Hi,
Upgraded one of our hosts from 3.0.2 to 3.5 and patched up with the (currently) 4 critical patches.
The host in VI client (VC or directly to host) shows NFS datastores as inactive.
Vmotion is unable to move VMs to this host.
Double clicking on the NFS datastore opens up and shows the VM data fine.
Refresh in VI (either on the network page or right click on the datastore) doesn't fix - it may update the free space but remains "inactive" and greyed out.
On the service console, vdf shows the mounts just fine, and I can enter into the /vmfs/volumes/[datastore] folder and read/write just fine.
The only way to regain connectivity is to delete the NFS datastore mounts and re-add (a time consuming process). Then it works again until the next reboot and they're inactive once more!
This is connected to an NFS export on a NetApp filer - and I've not seen this issue with the other 3.0.x hosts. I've searched logs in /var/log/ for nfs, nas but find nothing of much interest (but not really sure where to look).
Any ideas?
Regards,
Keith.
oh, and "esxcfg-nas -r" doesn't help either 😕
I have the same problem as you. I'm on ESX 3.5 Update 1 Build 98103. The other 4 hosts that were patched connect to the NAS just fine but one host will not. The only way I have seen around this is to reboot the NAS (fortuately only holding my ISOs and is a windows 2003 r2 server).
Same situation though, I can browse it through the console and through the VIC but virtualcenter says its "inactive" and cant point any VM's CDROM at any ISOs.
I too am having the same problem. ESX 3.5 Build 98103
Had no problem adding the NFS mount initially...then after 9 reboot, the NFS mount is stuck as (Inactive).
vmkping to the nfs server works fine. If I delete the NFS mount and try to add it again, that doesn't work either. I have other ESX servers that are still using the NFS, so I am scared to reboot them now.
The log on the NFS server shows a successful connection, but the log on the ESX shows a error 13 - timeout.
Any ideas what to look for next? I tried esxcfg-firewall -e nfsClient - just in case.
Jim
I am also having the same issue, was there ever a response to the issue with a solution
Any help would be appreciated
I'm having this same problem with my SnapServer 520, had it for a while; ESXi 3.5 installed.
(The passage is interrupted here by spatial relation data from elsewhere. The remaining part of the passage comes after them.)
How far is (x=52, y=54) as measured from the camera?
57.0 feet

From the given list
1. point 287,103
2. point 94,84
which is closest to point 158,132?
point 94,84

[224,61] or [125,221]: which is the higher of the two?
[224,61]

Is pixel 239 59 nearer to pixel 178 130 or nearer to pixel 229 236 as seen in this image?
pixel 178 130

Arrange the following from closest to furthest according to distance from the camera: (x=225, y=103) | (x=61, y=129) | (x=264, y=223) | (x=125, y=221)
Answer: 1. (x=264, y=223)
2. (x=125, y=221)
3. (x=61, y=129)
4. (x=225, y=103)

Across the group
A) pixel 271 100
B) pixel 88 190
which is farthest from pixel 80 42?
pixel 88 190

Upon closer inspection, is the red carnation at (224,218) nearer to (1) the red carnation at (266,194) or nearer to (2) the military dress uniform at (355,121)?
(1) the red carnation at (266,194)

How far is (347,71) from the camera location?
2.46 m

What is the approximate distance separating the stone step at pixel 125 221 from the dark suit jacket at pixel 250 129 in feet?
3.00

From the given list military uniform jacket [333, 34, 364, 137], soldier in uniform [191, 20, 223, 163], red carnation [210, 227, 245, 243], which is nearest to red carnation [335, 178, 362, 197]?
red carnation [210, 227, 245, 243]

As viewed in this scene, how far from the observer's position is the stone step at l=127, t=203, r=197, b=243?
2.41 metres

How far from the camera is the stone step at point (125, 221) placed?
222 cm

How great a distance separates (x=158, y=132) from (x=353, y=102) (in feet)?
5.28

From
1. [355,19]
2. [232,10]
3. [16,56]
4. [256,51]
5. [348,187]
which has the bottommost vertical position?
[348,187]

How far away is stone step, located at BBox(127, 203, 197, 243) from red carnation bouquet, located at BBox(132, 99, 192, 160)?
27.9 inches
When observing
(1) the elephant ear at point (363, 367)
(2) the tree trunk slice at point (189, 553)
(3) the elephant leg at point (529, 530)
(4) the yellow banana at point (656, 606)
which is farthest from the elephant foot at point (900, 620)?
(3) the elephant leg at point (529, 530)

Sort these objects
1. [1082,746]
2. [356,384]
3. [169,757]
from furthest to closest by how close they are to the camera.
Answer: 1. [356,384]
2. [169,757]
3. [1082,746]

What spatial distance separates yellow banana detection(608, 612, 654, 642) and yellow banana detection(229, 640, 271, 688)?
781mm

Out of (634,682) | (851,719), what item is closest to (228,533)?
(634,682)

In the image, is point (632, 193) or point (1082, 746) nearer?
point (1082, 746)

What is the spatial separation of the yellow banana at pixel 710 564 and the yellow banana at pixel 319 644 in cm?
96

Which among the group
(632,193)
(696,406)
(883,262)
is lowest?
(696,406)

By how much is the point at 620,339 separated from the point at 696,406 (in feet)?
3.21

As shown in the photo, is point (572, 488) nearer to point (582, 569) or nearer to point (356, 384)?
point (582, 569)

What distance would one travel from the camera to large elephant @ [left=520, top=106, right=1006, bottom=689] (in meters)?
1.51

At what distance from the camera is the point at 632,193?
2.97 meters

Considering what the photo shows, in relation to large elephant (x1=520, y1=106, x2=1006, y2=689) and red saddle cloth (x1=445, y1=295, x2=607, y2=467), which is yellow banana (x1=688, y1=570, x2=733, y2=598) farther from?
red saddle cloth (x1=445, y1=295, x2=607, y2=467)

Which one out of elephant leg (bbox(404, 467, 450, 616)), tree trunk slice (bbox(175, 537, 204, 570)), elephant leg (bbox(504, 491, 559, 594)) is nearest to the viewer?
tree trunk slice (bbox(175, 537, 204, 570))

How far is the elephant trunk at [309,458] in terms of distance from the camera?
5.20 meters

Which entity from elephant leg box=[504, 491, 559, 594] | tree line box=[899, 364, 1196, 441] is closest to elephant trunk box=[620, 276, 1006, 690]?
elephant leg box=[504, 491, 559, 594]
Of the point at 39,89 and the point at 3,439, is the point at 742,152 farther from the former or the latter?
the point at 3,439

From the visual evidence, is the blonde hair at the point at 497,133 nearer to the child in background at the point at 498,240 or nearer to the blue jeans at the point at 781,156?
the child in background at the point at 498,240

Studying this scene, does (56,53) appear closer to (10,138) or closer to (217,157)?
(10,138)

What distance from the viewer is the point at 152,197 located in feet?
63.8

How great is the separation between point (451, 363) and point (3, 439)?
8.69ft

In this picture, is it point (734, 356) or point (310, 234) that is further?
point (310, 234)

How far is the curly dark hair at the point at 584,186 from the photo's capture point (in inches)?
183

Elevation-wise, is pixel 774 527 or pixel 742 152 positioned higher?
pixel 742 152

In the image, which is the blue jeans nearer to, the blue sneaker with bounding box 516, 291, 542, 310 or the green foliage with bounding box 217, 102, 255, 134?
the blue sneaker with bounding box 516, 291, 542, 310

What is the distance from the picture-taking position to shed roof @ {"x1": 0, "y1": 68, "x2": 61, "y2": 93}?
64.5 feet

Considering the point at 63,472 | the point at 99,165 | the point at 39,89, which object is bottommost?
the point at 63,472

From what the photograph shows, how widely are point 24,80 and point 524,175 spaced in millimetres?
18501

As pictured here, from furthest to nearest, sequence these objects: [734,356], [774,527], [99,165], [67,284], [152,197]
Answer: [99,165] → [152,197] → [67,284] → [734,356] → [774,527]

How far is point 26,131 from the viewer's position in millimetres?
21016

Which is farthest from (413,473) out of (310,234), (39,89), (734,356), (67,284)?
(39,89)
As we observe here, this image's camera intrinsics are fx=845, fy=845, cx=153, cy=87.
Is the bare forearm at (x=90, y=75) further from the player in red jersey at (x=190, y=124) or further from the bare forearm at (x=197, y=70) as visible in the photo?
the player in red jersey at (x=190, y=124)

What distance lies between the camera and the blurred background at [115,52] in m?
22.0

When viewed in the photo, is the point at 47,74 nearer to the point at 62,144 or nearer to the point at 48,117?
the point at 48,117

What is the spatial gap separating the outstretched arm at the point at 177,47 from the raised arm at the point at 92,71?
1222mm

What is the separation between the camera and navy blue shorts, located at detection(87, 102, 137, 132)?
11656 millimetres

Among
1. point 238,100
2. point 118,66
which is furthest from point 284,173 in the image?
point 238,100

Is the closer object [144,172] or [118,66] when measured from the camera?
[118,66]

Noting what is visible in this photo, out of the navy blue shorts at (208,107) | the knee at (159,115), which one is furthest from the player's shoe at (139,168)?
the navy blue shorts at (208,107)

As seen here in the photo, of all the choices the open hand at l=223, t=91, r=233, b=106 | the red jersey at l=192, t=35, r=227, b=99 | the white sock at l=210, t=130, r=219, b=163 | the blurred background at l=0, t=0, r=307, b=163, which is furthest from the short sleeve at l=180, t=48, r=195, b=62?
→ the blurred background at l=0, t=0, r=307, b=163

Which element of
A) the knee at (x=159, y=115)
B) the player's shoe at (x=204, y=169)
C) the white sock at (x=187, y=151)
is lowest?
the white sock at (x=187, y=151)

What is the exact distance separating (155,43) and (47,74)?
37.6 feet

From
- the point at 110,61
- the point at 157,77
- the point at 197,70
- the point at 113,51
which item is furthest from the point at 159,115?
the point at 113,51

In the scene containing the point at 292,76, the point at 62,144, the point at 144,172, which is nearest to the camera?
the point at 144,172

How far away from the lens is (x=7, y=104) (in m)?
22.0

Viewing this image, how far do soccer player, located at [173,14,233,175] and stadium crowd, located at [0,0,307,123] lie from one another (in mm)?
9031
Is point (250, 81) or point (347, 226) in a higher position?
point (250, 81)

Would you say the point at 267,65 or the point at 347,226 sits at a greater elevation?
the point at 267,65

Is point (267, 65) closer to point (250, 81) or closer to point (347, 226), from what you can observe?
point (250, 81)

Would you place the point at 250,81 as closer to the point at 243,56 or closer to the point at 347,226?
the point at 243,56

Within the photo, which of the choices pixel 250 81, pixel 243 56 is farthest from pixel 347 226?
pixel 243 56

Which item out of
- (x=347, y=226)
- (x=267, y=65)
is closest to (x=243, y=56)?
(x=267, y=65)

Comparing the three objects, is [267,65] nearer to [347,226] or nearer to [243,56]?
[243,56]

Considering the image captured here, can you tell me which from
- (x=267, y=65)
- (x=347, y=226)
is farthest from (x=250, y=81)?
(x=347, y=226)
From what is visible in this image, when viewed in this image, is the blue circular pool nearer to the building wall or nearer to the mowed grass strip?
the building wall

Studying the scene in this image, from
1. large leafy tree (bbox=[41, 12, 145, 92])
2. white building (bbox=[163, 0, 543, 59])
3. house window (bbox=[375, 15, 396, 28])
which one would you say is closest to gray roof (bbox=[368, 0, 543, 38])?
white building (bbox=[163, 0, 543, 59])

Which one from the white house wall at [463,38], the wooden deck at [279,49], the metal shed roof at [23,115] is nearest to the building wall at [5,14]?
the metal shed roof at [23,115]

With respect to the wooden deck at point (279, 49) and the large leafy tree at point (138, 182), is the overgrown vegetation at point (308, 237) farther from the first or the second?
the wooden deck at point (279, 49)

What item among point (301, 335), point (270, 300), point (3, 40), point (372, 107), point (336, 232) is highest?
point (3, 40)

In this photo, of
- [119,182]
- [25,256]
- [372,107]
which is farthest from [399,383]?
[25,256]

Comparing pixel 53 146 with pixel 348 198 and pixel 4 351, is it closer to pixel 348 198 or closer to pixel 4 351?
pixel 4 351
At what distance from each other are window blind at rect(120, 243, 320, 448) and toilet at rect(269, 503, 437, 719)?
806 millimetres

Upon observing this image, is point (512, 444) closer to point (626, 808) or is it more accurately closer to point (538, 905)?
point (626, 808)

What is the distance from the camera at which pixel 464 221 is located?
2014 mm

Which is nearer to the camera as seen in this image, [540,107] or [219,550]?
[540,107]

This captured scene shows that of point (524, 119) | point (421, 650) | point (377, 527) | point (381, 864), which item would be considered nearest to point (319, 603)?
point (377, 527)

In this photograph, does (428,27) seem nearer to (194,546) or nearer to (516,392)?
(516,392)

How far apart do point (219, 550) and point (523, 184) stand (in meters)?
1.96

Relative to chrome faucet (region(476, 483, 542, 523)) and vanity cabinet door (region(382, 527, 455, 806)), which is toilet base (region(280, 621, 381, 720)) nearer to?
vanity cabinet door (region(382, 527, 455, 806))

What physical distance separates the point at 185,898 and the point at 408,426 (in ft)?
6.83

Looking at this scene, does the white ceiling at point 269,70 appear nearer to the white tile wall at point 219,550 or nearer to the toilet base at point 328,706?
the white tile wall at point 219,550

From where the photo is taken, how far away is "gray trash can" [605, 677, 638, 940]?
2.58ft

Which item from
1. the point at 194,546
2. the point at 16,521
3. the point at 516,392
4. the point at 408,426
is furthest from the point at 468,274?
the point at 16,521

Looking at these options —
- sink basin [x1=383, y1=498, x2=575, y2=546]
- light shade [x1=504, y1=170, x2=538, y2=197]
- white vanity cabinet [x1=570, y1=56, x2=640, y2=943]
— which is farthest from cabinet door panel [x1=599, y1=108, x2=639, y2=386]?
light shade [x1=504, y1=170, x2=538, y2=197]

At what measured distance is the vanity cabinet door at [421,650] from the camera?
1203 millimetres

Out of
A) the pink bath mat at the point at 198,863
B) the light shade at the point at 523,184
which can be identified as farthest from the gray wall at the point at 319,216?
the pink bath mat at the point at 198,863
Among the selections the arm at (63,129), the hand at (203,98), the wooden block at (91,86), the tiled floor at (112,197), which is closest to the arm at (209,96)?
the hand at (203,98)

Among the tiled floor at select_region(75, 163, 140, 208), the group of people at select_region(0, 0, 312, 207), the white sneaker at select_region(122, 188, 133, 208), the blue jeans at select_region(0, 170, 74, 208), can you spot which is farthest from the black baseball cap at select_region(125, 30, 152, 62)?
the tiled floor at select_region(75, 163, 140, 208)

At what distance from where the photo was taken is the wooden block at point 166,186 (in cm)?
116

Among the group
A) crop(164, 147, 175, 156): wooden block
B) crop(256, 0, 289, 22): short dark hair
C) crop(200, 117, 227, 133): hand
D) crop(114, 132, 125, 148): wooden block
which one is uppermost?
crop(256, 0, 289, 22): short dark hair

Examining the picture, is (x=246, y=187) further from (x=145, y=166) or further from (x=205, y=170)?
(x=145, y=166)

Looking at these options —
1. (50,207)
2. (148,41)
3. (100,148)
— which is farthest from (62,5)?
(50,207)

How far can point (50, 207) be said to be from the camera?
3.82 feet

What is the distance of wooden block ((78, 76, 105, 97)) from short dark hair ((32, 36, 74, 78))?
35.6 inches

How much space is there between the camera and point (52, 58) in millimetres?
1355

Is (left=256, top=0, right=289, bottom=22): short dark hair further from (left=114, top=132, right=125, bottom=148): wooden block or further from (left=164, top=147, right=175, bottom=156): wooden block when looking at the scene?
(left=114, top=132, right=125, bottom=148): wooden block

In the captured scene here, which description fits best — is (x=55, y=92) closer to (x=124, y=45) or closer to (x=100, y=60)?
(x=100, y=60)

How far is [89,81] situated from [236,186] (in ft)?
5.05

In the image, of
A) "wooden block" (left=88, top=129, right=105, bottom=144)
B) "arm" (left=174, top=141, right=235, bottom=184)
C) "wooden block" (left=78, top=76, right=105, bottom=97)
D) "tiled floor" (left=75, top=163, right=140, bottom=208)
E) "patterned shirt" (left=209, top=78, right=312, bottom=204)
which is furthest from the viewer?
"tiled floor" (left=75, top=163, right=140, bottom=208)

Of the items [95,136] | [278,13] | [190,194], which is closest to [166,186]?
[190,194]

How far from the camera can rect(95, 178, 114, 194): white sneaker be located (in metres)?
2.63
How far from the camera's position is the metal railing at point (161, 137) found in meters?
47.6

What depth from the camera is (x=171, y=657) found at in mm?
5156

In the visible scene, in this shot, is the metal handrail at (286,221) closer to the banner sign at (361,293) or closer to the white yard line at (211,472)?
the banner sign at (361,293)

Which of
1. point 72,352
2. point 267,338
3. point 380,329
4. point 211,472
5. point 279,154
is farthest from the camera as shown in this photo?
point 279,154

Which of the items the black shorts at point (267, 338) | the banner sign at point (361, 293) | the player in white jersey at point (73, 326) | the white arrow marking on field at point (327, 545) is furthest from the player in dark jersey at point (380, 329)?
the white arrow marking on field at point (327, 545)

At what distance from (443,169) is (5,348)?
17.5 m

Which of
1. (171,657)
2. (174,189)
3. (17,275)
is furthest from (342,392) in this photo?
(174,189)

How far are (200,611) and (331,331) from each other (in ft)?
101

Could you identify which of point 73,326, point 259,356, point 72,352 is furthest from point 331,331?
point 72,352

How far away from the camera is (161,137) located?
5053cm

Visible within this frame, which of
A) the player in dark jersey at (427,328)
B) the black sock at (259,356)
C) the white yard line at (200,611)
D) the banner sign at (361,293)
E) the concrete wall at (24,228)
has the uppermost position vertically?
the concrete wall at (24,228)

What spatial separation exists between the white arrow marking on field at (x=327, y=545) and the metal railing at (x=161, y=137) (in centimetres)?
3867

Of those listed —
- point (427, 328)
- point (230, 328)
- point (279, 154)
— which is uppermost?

Every time I reboot the SnapServer, the NFS datastore goes "inactive" in ESX and can't be made active, and I have to delete the VMs from inventory, delete the datastore, re-add the VMs to inventory, then restart it. This is a major PITA, and causes me to lose the historical performance data. It is also forcing me to use local storage for my VMs, which I'm very frustrated by.
I got it!!!!!! It's a race condition. My suspicion is that maybe the networking isn't stabilized by the time the management daemon starts? We run ESXi 3.5, Update 3, and I don't recall if ESX was affected or not; it's been a while since we switched.
Just like so many others, things would be great until a reboot, then the NFS datastores would appear as Inactive. We could double-click on them and browse them, and esxcfg-nas -r wouldn't help.
Then what? Restarting hostd would do it:
/etc/init.d/hostd restart
But how to do that at startup, when it's already supposed to be starting up? A sleep statement in the hostd init script.
vi /etc/init.d/hostd
in the start section, right before the "setsid watchdog.sh ..." line (around line 16), put a "sleep 60s". I didn't have much time to test, but I did find that 30 seconds wasn't adequate with my setup, yours may vary, play around. It already takes long enough for these boxes to reboot, 60 seconds really doesn't really add that much
By the way, we're using a NetApp FAS270 connected with gigabit ethernet...
Good luck fellow ESXers!
I had this problem on ESXi 3.5.0 (build 110271) running standalone with two NFS mounts to a NetApp FAS2050 until I switched from DHCP to static ip address for vmkernel, it seems ESX tried to connect to the storage before it had a dhcp lease and never tried again.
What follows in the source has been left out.